Thursday, February 25, 2010
Continues to be lots of interest and activity in Ruby. Conferences in San Francisco and Phoenix announced for this year. Jobs are available, especially in San Francisco.
Product Manager - Slingshot Labs, incubator for News Corporation
Looking for a senior Rails developer.
Josh Susser and Jim Myer
Golden Gate Ruby Conference
Announce Fall conference - Sept 10,11 2010 (fri/sat)
Primary Sponsor for Today's Conference
Buzz.com - social website. Have t-shirts. NOthing to do w/ Google
Derek w/ Sunnyconf in Phoenix
LA Ruby Monthly Meetings
Alf Mcgollough 2nd Thursday of each month.

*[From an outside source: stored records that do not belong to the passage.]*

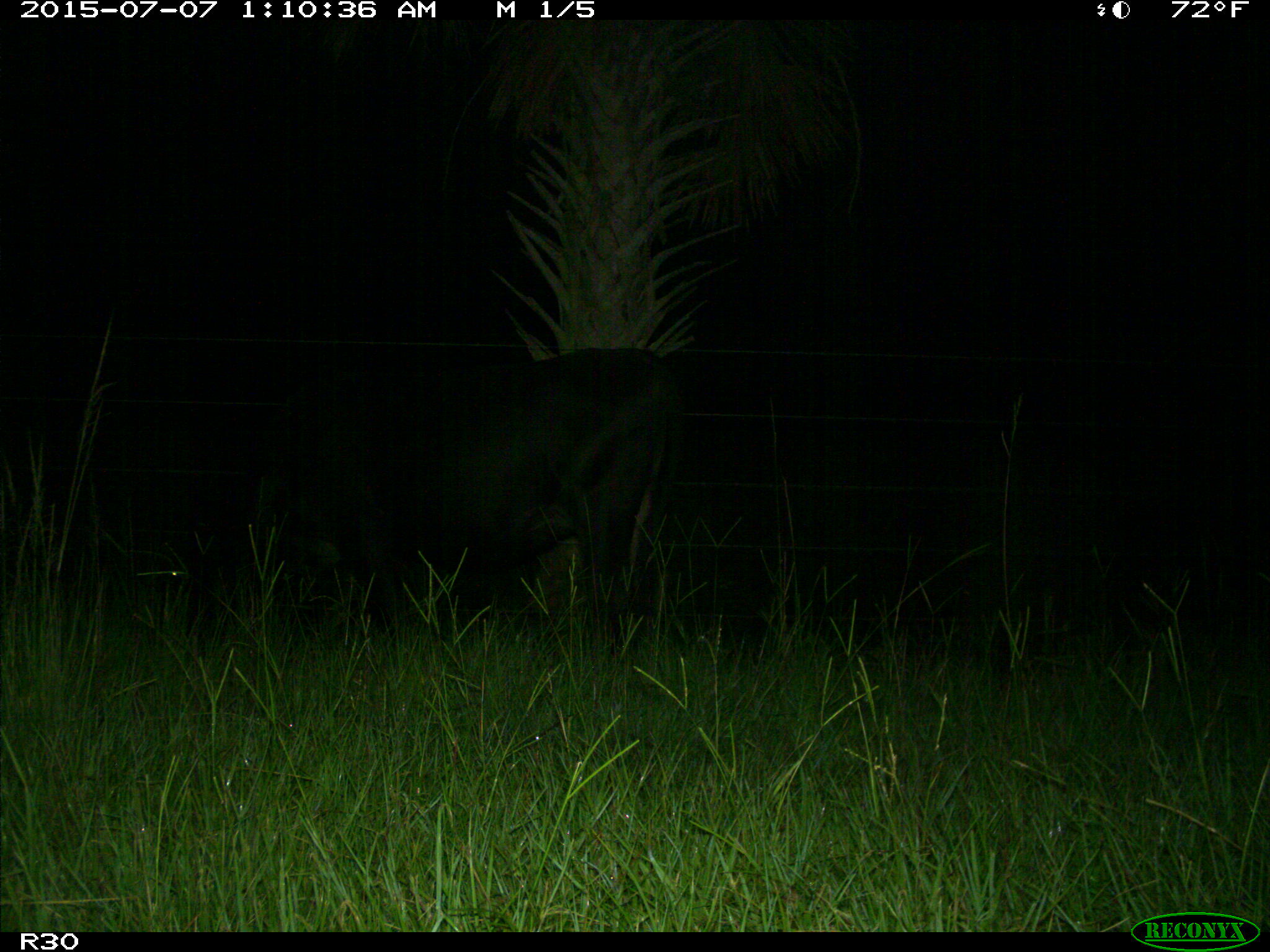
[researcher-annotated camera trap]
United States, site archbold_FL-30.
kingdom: Animalia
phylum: Chordata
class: Mammalia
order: Artiodactyla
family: Bovidae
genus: Bos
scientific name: Bos taurus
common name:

Looking for west side venue that can handle 50 people.
AT&T interactive hiring
- Ruby and data skills
- Ruby and web and UI skills
- Service type work in Ruby/Rails
Place to pay money to fix open source bugs.
Check out the site.
Ron Evans - thanks to organizers
Large databases are very sensitive to mistakes that don't affect smaller databases. Anything that causes scanning of many records will not only run slowly, it frequently causes the entire web site to go down. Prevent scanning by careful application of indexes and avoiding data transformation operations when querying.
Tim Morgan - scribd
- We learn rails when we break it
- scribd is a really large web site (Amazon S3)
- Large sites are easy to break.
These are the ones you remember for a long time (along w/ everyone else).

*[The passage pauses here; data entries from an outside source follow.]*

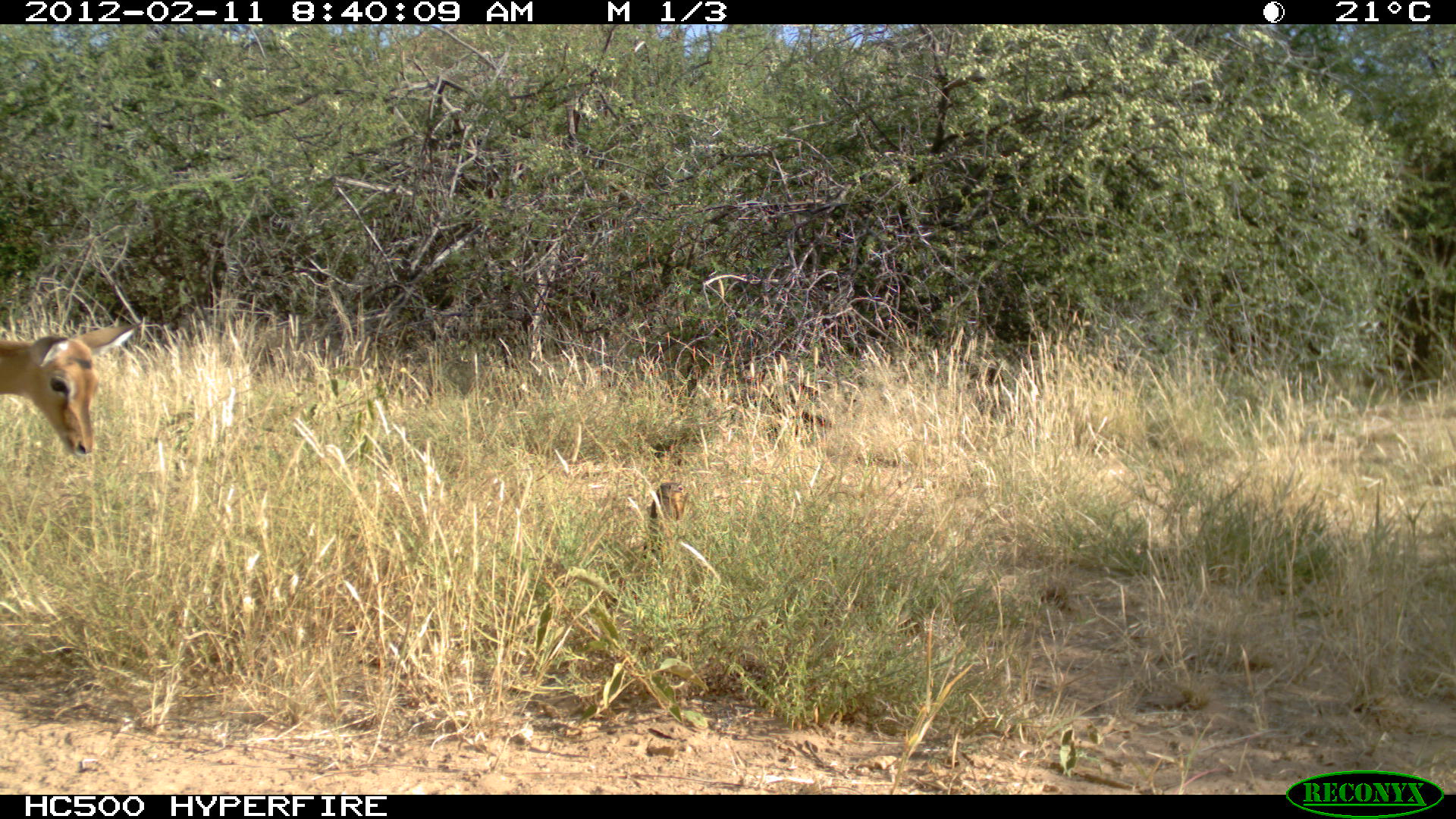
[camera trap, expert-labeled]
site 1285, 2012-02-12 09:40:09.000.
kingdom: Animalia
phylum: Chordata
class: Mammalia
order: Rodentia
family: Sciuridae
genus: Euxerus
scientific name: Euxerus erythropus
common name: striped ground squirrel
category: xerus erythropus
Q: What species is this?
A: Xerus erythropus (striped ground squirrel) (Euxerus erythropus).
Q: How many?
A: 1.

- Almost always problems of scale.
- Almost always about how Rails interfaces w/ database.
- Postgres/Oracle, but MySql is what is being used.

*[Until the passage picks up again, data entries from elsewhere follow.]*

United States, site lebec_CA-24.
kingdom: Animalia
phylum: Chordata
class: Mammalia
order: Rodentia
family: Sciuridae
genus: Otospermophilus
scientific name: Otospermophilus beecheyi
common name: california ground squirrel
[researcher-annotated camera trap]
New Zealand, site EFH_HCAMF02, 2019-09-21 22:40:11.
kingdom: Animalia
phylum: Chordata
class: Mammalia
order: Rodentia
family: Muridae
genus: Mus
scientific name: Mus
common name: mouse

- If you add something that is a SQL request, look at the SQL itself.
- Always understand the queries your code is generating. Look at the query log.
- Test with a heavily populated database. If you find it sucks, think what your customers think.
- Pay close attention to your indexes.
- MySql and Postgres have very different implementations of bow their indexes work.
The problem with find_in_batches.
- Doing it using User.all.each is going to be very slow.
- Better to use find_each; uses batch for x items per request.
Composite primary keys? Use composite keys plugin.
http://gist.github.com/105318 is a monkey-patch
- :case_sensitive => false
- took site down.
- problem was SQL lower(login_name)
- In mysql, make the case-insensitive column binary.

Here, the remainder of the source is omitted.